Limerence is a word that I came across a few times and forgot its definition as soon as I was done reading. Recently, YouTube recommendations gave me several videos to taste the topic itself, and what I watched was extremely interesting. To begin with, many symptoms of limerence overlap with maladaptive daydreaming:

  • limerence and maladptive daydreaming are not recognized as an official medical or psychiatric diagnosis despite people's many accounts on those conditions driving their lives into near-ruin;
  • limerence and maladaptive daydreaming are both slippery terms without a concrete definition;
  • both are considered natural processes made worse by some kind of psychological distress;
  • both are built on an idealized, fictional plot, causing conflicting feelings of craving real-life experiences but fearing that they will fail to live up to imaginative ideals, what results in pushing away and curtaining the reality;
  • neither is a voluntary state of mind, making people who experience it feel helpless, broken and incapable;
  • both are classified as behavioral addictions rushed by dopamine with the possibility to start seemingly out of nowhere, lasting for months or even years;
  • limerence is debated over between two schools of thoughts, such as whether it's meant by evolution to act as a survival mechanism, therefore it might be a strange but an acceptable form of lifestyle, or maybe it's a serious fault on a neurological level that doesn't do severe damage to the brain but forces one's thoughts into a direction that is satisfying and shameful at the same time, much like maladaptive daydreaming isn't agreed upon in that regard;
  • last but not least, limerence and maladaptive daydreaming make you look socially awkward at best and deeply disturbed at worst.

And of course, there are differences.

First, limerence is about an uncontrolled romantic infatuation. Yes, maladaptive daydreaming can generate stories about you and your crush being lovey-dovey, but, unless you have it along with limerence (my condolences), you're much more likely to focus on characters (notice how I don't say "people") entirely made up by you, for you. By contrast, someone who suffers from limerence can become suddenly attracted to another person they can't have (i. e. outside of marriage).

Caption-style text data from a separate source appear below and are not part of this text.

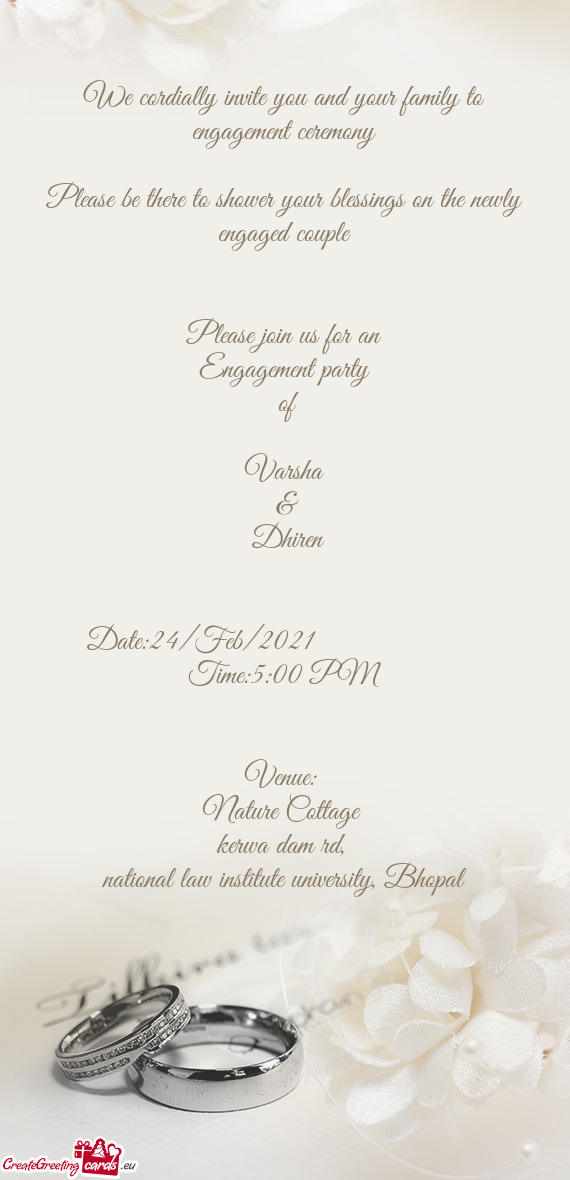We cordially invite you and your family to engagement ceremony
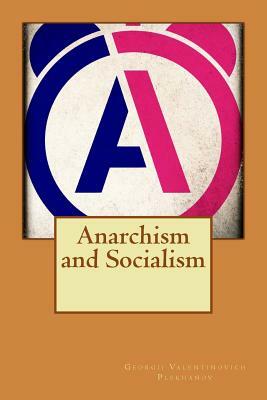 Anarchism and Socialism by Georgi Plekhanov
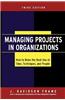 Managing Projects in Organizations: How to Make the Best Use of Time, Techniques, and People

However, even though the person is real, someone with limerence wants their own interpretation of them and not the person themselves.

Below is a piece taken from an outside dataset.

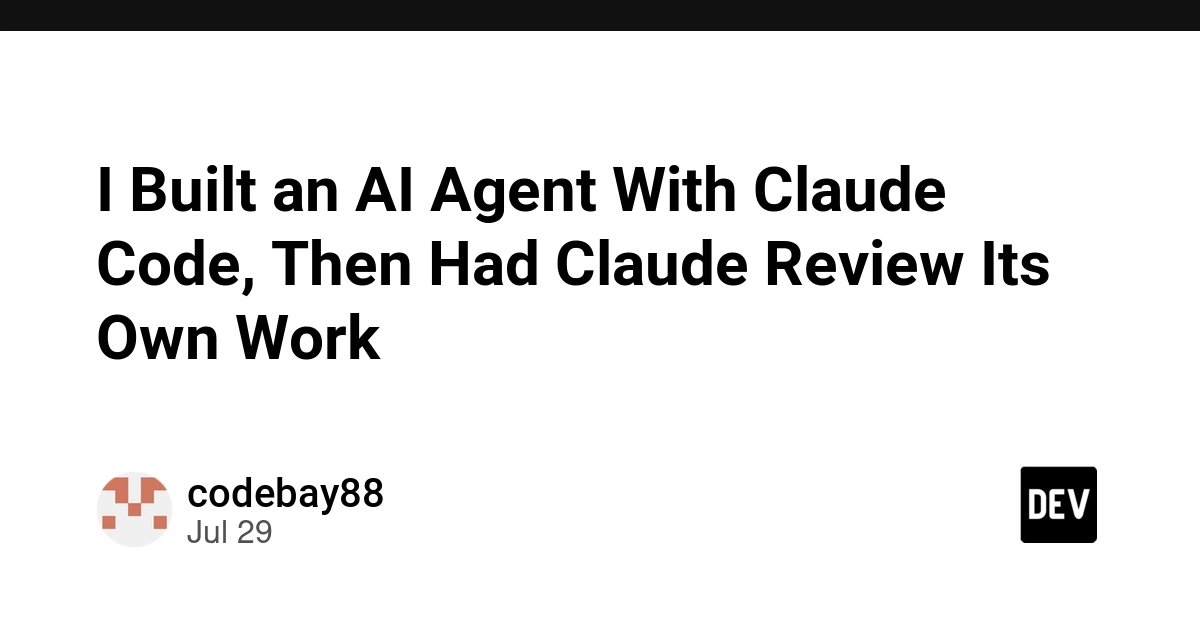 I Built an AI Agent With Claude Code, Then Had Claude Review Its Own Work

Secondly, limerence is driven by hope for one's feelings to be reciprocated. While we may argue that maladaptive daydreaming represents this type of hope to some degree, it is channelled into a mostly fictional dimension with maybe a few exceptions based on people you know, and they're unlikely to be key characters of your obsessive behavior. Limerence calls for an object of obsession that exists in the material world, and every little interaction with them is a trigger, perhaps similarly to how music or certain scenes in movies trigger a maladaptive daydreamer.

Nonetheless, in the end of the day, limerence and maladaptive daydreaming have different objects of obsession, but very similar behavioral patterns. Identical, even. And again, neither there is an apparent cause or sufficient resources to get help (read: be taken seriously).

Anyway, learning about limerence was exciting even though I haven't studied it that much. I wouldn't call it another form of maladaptive daydreaming, especially because limerence by itself incorporates intrusive daydreaming but isn't limited to that.

I hope that one day in future all people with these conditions can understand them better. Normally, I wouldn't encourage being armchair psychologists, but since these two conditions are so poorly researched, it looks like we don't have a choice but to talk more about them.

Do you think limerence and maladaptive daydreaming are related evolutionally? Or just on their own? Is it possible that maladaptive daydreaming is also a form of love, just like limerence is? Have you ever experienced limerence as a maladaptive daydreamer?